2020-12-31

Book-Summary - Debugging - The 9 Indispensable Rules for Finding Even the Most Elusive Software and Hardware Problems

Author: David J. Agans
GoodReads: Debugging - The 9 Indispensable Rules for Finding Even the Most Elusive Software and Hardware Problems
First step of debugging is “UNDERSTAND THE SYSTEM”. Understanding does not mean just knowing the different terms of systems and different components of a system, but rather knowing the working knowledge of the system. One should be able to answer the following questions -
- What is the work of the system? What is it supposed to to do?
- What is the environment of the system? How does the system interact with the environment?
- What are the different components of the system? What are the critical components?
- What is the work of each component in the system?
- How does each component do its work?
- How does the system as a whole work?
- How does one know things are working as it should be?
- How does the external components affect the internal components? Or how does the input affect the output?
- If component x fails, how does it affect the whole system and output?
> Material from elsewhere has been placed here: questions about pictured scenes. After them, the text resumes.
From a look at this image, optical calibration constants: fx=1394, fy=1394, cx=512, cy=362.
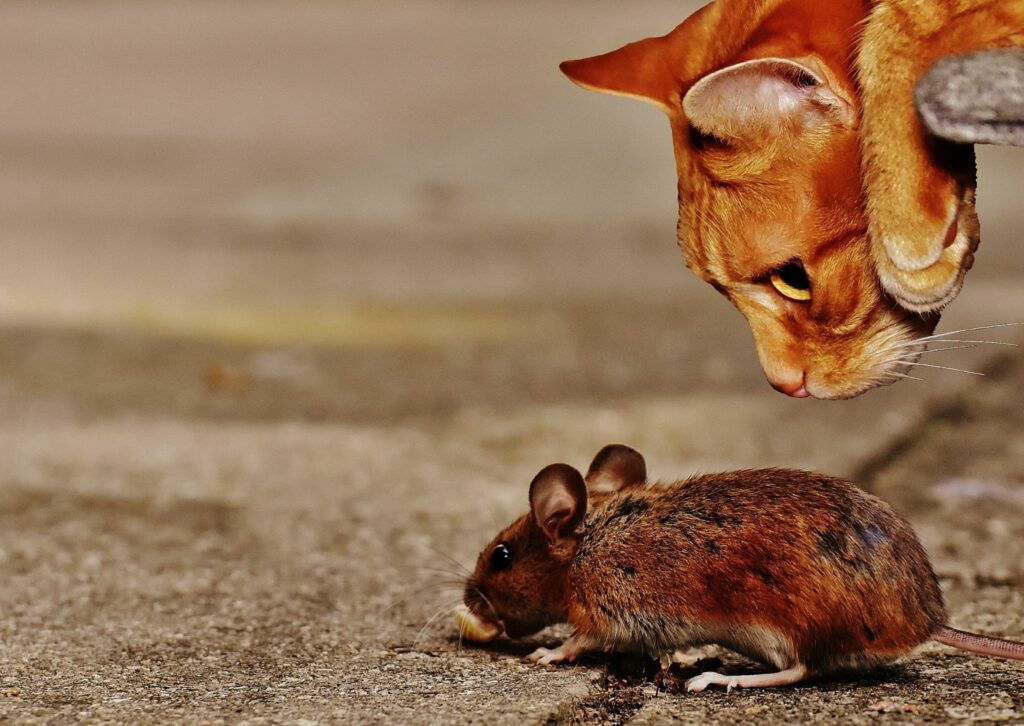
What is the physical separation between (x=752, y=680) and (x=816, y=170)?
109 centimetres

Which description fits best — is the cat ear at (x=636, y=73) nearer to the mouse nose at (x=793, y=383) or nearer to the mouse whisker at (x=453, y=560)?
the mouse nose at (x=793, y=383)

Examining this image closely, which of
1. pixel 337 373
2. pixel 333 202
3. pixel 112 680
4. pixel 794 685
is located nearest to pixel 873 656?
pixel 794 685

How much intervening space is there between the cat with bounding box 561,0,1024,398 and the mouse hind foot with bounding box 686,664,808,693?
79cm

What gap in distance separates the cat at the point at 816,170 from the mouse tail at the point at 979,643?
0.68 meters

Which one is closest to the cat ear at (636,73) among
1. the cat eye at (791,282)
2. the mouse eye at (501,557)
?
the cat eye at (791,282)

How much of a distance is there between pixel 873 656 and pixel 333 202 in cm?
770

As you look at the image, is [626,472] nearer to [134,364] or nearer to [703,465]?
[703,465]

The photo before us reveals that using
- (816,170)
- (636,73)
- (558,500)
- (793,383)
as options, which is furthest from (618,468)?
(636,73)

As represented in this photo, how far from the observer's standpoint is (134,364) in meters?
5.79

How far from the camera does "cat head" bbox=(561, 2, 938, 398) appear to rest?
9.50 feet

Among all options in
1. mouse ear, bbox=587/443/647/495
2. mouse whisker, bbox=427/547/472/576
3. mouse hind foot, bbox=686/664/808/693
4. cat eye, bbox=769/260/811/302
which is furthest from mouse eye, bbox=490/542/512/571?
cat eye, bbox=769/260/811/302

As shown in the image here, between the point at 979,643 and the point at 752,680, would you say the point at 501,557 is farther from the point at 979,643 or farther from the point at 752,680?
the point at 979,643

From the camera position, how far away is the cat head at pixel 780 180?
9.50 ft

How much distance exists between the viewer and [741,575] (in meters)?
2.63
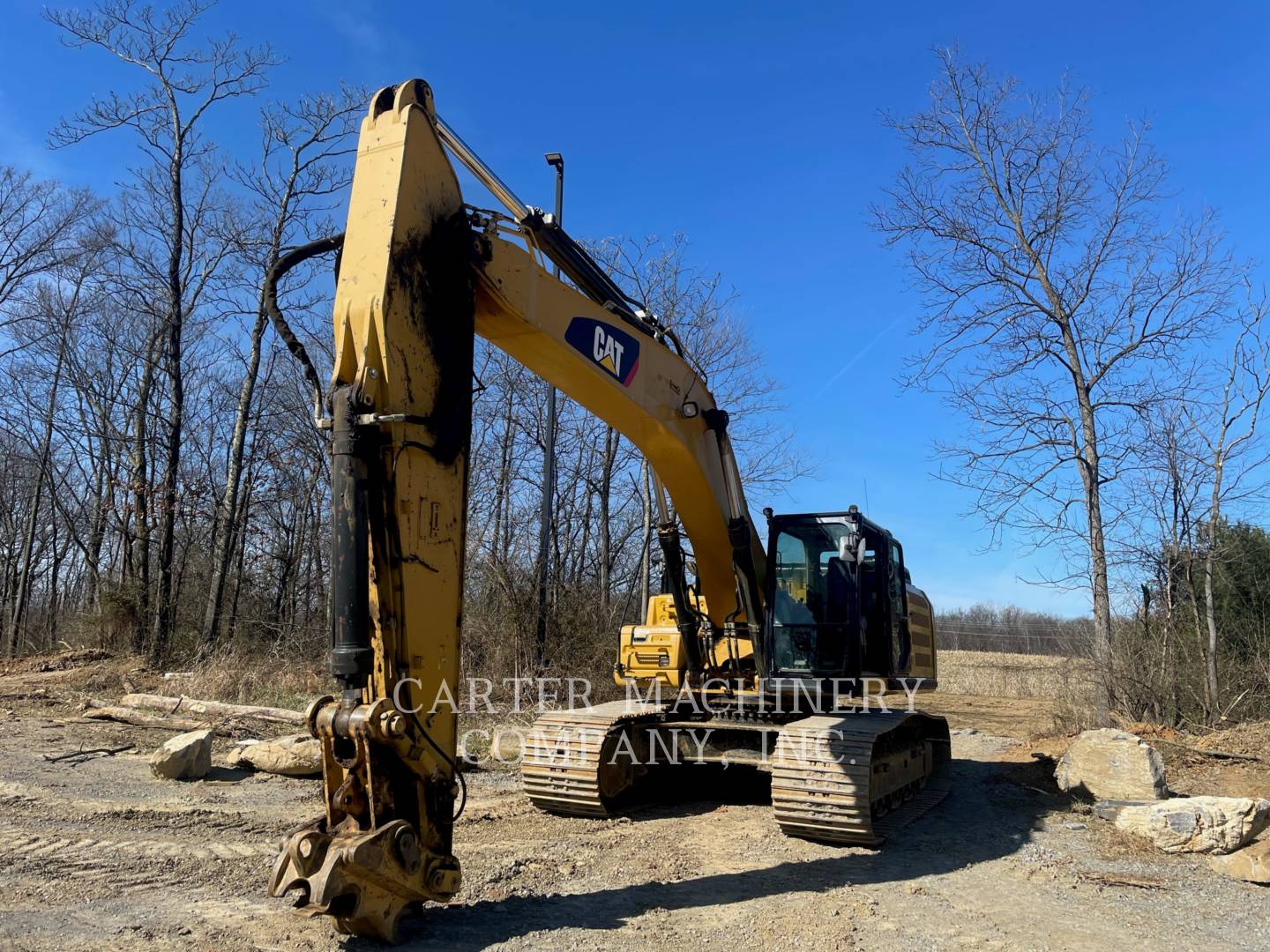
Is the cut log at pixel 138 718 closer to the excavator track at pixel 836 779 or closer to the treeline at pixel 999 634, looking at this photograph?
the excavator track at pixel 836 779

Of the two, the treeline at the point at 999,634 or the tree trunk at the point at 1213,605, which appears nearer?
the tree trunk at the point at 1213,605

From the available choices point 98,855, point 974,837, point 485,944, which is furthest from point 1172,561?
point 98,855

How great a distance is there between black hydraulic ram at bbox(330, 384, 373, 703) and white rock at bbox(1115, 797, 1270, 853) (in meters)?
6.23

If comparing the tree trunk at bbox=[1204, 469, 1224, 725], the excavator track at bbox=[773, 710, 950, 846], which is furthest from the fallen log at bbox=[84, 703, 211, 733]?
the tree trunk at bbox=[1204, 469, 1224, 725]

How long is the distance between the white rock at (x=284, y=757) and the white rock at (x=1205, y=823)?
730cm

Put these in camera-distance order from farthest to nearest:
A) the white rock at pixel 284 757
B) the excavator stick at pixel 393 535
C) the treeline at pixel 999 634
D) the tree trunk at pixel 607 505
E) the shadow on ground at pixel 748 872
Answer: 1. the treeline at pixel 999 634
2. the tree trunk at pixel 607 505
3. the white rock at pixel 284 757
4. the shadow on ground at pixel 748 872
5. the excavator stick at pixel 393 535

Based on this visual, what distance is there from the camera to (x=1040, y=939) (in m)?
5.02

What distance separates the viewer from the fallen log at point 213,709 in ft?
37.3

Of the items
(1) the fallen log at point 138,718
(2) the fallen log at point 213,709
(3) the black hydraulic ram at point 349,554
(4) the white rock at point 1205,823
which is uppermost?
(3) the black hydraulic ram at point 349,554

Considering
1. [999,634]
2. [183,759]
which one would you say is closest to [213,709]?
[183,759]

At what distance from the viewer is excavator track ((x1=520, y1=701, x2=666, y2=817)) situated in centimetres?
742

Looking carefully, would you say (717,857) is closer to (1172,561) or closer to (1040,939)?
(1040,939)

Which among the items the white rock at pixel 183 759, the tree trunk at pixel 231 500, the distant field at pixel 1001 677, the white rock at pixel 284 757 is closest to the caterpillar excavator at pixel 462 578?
the white rock at pixel 284 757

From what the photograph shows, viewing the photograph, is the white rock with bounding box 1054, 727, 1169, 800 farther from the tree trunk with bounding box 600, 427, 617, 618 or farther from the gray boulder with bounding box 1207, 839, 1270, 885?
the tree trunk with bounding box 600, 427, 617, 618
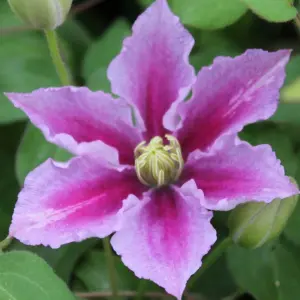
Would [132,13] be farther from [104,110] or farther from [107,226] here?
[107,226]

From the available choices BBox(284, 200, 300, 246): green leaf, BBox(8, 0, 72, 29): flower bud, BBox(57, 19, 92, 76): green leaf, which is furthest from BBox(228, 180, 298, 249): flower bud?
BBox(57, 19, 92, 76): green leaf

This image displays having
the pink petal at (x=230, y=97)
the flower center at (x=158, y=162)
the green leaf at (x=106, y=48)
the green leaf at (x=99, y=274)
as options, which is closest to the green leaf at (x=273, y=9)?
the pink petal at (x=230, y=97)

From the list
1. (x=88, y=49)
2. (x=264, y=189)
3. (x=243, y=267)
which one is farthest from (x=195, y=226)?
(x=88, y=49)

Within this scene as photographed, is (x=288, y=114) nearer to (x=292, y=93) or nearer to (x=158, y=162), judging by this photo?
(x=292, y=93)

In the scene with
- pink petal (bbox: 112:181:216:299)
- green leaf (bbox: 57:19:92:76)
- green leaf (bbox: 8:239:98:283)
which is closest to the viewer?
pink petal (bbox: 112:181:216:299)

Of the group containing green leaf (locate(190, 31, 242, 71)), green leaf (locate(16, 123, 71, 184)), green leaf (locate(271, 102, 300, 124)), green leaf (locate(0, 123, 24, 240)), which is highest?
green leaf (locate(190, 31, 242, 71))

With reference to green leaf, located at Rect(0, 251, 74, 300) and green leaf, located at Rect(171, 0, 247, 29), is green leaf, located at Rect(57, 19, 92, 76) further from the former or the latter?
green leaf, located at Rect(0, 251, 74, 300)

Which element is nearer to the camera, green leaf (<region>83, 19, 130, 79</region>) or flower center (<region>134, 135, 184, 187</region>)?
flower center (<region>134, 135, 184, 187</region>)
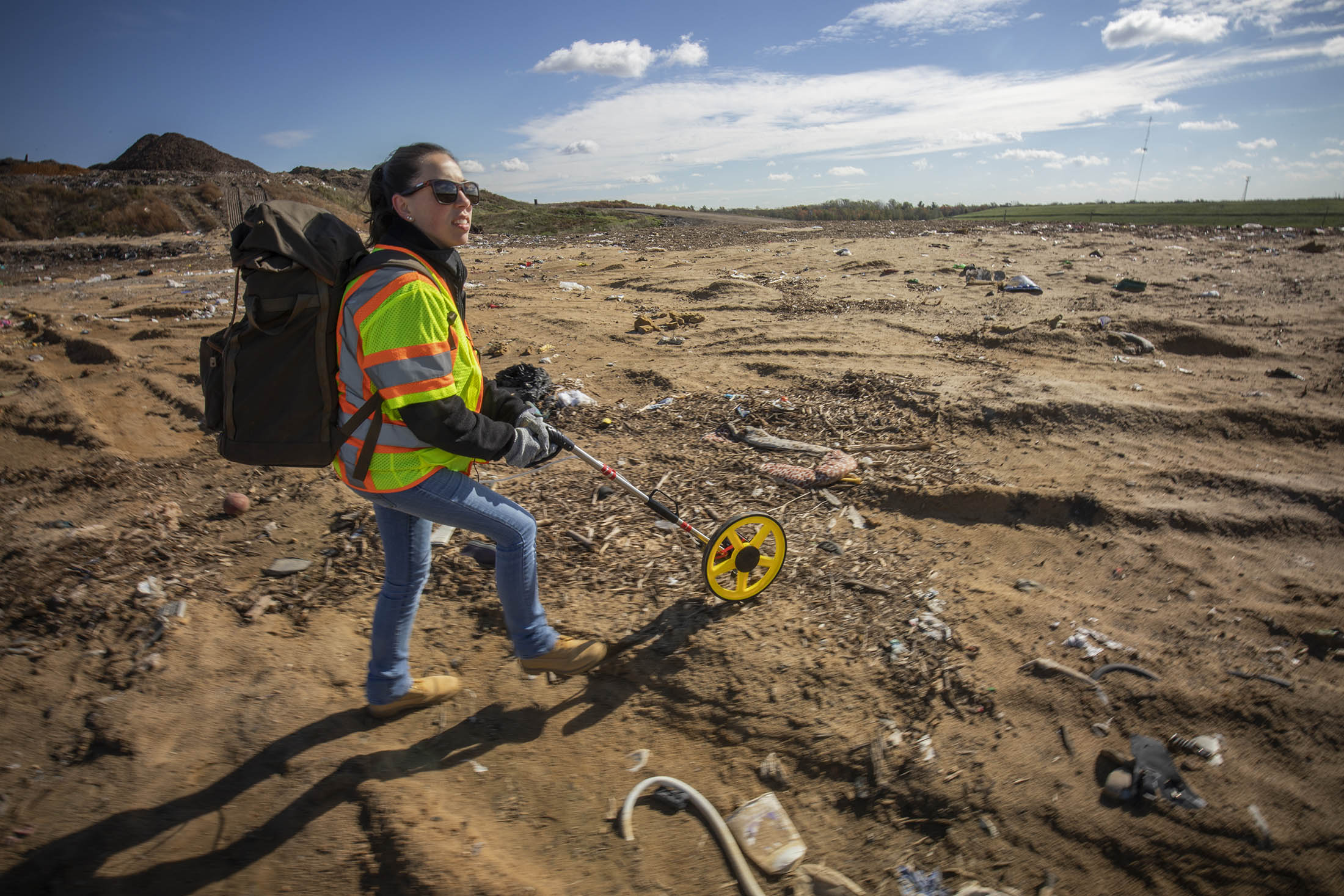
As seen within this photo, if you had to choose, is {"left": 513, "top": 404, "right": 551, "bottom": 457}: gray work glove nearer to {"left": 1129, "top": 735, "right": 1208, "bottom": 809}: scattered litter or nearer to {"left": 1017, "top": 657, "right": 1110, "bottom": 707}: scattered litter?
{"left": 1017, "top": 657, "right": 1110, "bottom": 707}: scattered litter

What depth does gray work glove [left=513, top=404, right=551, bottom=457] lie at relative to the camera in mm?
2299

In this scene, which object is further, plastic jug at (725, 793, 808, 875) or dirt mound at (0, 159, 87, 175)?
dirt mound at (0, 159, 87, 175)

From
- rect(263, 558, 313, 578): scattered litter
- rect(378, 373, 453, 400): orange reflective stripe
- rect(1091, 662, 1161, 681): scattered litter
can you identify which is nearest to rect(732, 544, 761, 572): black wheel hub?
rect(1091, 662, 1161, 681): scattered litter

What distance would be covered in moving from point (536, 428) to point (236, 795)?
167 centimetres

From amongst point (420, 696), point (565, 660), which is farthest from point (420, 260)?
point (420, 696)

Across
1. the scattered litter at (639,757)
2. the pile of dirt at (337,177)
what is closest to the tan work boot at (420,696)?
the scattered litter at (639,757)

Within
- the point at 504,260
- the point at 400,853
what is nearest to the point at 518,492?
the point at 400,853

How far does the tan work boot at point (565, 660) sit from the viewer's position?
255cm

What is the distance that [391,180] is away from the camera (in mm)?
2006

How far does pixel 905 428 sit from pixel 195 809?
4638 mm

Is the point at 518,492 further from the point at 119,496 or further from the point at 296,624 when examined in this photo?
the point at 119,496

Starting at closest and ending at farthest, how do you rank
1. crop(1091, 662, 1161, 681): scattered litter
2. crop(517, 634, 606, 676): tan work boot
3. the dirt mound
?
crop(517, 634, 606, 676): tan work boot
crop(1091, 662, 1161, 681): scattered litter
the dirt mound

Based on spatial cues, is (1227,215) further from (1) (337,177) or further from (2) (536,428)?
(1) (337,177)

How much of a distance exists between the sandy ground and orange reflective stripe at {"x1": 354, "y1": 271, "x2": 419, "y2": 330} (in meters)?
1.64
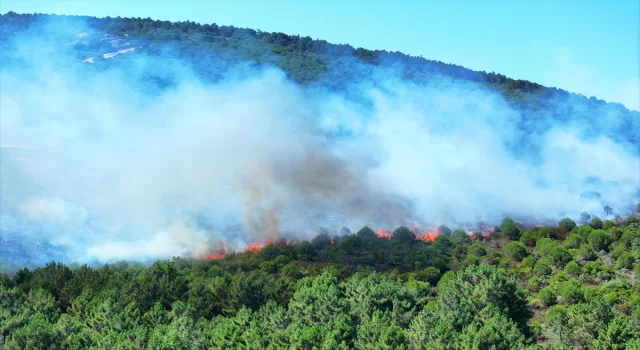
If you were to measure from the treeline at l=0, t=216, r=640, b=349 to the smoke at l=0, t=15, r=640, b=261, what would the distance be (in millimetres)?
13445

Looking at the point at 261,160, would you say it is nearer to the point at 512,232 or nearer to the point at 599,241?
the point at 512,232

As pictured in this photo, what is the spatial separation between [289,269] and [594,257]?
77.2 feet

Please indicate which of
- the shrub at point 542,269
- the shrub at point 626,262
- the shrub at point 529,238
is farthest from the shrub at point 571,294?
the shrub at point 529,238

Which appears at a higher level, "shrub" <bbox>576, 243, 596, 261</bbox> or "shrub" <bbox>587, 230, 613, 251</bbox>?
"shrub" <bbox>587, 230, 613, 251</bbox>

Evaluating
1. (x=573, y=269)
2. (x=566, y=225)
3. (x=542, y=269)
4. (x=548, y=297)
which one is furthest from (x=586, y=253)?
(x=548, y=297)

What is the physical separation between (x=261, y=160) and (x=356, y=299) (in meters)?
50.0

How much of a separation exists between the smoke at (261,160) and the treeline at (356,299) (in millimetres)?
13445

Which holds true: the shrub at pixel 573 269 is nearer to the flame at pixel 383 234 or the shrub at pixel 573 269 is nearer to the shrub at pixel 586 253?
the shrub at pixel 586 253

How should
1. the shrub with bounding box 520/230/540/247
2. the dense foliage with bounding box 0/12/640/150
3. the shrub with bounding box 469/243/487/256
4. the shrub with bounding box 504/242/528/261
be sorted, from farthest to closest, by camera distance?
the dense foliage with bounding box 0/12/640/150 < the shrub with bounding box 520/230/540/247 < the shrub with bounding box 469/243/487/256 < the shrub with bounding box 504/242/528/261

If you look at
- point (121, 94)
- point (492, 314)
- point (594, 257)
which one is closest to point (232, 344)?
point (492, 314)

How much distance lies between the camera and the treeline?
3080 centimetres

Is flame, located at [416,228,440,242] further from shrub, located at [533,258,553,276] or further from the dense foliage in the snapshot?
the dense foliage

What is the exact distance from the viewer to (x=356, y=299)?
36875 millimetres

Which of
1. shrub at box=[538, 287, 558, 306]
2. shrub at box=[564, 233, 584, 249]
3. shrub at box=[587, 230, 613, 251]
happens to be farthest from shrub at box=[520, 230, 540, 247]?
shrub at box=[538, 287, 558, 306]
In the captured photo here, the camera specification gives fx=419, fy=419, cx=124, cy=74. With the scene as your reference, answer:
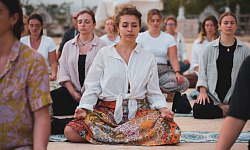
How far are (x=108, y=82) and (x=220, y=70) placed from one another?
1.93 metres

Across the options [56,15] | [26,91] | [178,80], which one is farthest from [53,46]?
[56,15]

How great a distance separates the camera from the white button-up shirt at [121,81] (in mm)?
4293

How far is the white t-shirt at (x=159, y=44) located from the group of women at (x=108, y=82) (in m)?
0.02

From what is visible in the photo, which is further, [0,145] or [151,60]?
[151,60]

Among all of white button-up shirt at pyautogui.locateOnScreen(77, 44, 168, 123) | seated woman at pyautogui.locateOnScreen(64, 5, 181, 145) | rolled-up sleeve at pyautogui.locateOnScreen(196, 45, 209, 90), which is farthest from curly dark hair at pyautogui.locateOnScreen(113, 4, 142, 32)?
rolled-up sleeve at pyautogui.locateOnScreen(196, 45, 209, 90)

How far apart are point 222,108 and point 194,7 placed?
38590 mm

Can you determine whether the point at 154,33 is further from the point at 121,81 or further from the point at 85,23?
the point at 121,81

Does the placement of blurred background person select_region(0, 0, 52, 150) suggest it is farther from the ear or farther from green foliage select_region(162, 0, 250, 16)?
green foliage select_region(162, 0, 250, 16)

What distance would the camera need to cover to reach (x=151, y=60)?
4.41 meters

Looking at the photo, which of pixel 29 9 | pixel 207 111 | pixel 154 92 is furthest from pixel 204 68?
pixel 29 9

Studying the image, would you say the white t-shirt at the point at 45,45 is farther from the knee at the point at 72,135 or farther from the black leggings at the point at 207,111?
the knee at the point at 72,135

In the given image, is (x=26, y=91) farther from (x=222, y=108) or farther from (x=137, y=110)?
(x=222, y=108)

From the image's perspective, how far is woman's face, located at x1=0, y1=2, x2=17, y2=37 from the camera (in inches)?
85.4

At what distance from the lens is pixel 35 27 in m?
6.62
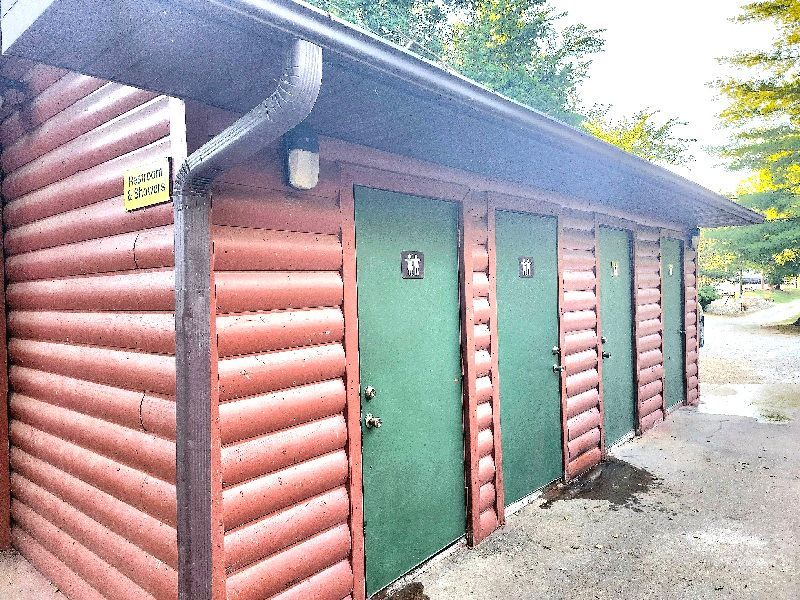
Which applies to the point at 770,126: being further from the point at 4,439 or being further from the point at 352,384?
the point at 4,439

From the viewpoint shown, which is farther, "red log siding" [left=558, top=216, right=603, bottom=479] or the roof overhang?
"red log siding" [left=558, top=216, right=603, bottom=479]

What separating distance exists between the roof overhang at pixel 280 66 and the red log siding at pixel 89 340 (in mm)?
435

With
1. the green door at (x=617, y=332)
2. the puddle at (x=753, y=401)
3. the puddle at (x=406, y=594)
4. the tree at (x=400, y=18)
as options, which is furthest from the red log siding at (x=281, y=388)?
the tree at (x=400, y=18)

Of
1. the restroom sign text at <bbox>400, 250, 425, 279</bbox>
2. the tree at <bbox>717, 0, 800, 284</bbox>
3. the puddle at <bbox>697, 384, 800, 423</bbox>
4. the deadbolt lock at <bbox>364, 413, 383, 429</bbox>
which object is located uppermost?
the tree at <bbox>717, 0, 800, 284</bbox>

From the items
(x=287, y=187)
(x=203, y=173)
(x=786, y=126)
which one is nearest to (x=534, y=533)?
(x=287, y=187)

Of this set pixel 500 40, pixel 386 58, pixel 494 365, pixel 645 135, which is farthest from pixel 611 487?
pixel 645 135

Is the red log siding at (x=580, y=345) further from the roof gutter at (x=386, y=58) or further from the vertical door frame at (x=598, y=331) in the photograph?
the roof gutter at (x=386, y=58)

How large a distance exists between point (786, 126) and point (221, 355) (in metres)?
20.6

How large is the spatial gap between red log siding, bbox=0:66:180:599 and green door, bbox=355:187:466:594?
1077 mm

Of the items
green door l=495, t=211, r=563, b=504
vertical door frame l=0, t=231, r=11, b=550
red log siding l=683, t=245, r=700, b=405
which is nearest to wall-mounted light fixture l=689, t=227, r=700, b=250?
red log siding l=683, t=245, r=700, b=405

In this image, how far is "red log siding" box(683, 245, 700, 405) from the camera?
26.8 ft

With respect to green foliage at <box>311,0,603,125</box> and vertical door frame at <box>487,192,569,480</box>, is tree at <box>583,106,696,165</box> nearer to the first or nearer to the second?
green foliage at <box>311,0,603,125</box>

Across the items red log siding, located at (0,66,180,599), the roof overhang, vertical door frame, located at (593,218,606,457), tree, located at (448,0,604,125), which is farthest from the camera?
tree, located at (448,0,604,125)

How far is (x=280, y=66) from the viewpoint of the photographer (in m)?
1.80
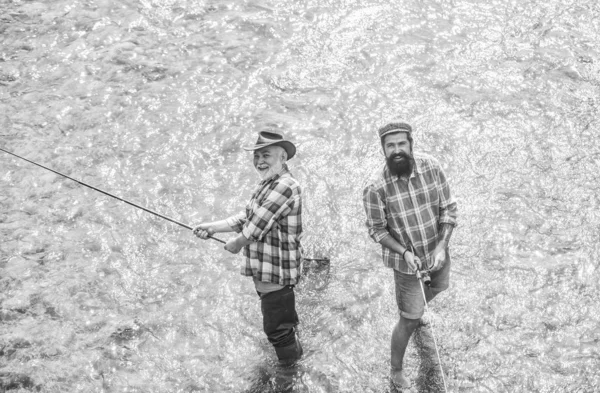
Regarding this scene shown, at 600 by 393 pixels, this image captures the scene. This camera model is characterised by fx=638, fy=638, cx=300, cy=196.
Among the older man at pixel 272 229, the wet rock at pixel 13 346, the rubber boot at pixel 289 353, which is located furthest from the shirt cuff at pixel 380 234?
the wet rock at pixel 13 346

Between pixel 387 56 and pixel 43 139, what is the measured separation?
170 inches

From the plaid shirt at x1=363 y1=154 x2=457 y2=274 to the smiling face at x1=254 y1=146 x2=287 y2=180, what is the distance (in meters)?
0.62

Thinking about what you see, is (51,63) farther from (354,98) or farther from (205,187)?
(354,98)

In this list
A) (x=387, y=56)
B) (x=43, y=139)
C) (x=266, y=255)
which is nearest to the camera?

For “Understanding the system”, one needs to do following things -
- read the code of the application
- read the design documents
- read the code reviews
- read the manuals
- ask questions to the person who knows about it
- explain what has been understood
- know the fundamentals that was used by this system.
- Treat the system as a black-box and pull the leavers and see what happens.
When something happens, look it up and understand why that happened. Do not guess.
When a failure happens, try to repeat the events to reproduce the failure. During this process, log every event or steps or any observation you are seeing. Some failures are intermittent. So some execution will not result in failure and some will. By documenting, we can compare the notes with non failure runs and the failure runs. If the logs or notes are detailed enough, we can see the in logs of the failure run that there will be some missing or extra steps or observations. This would help in further investigation.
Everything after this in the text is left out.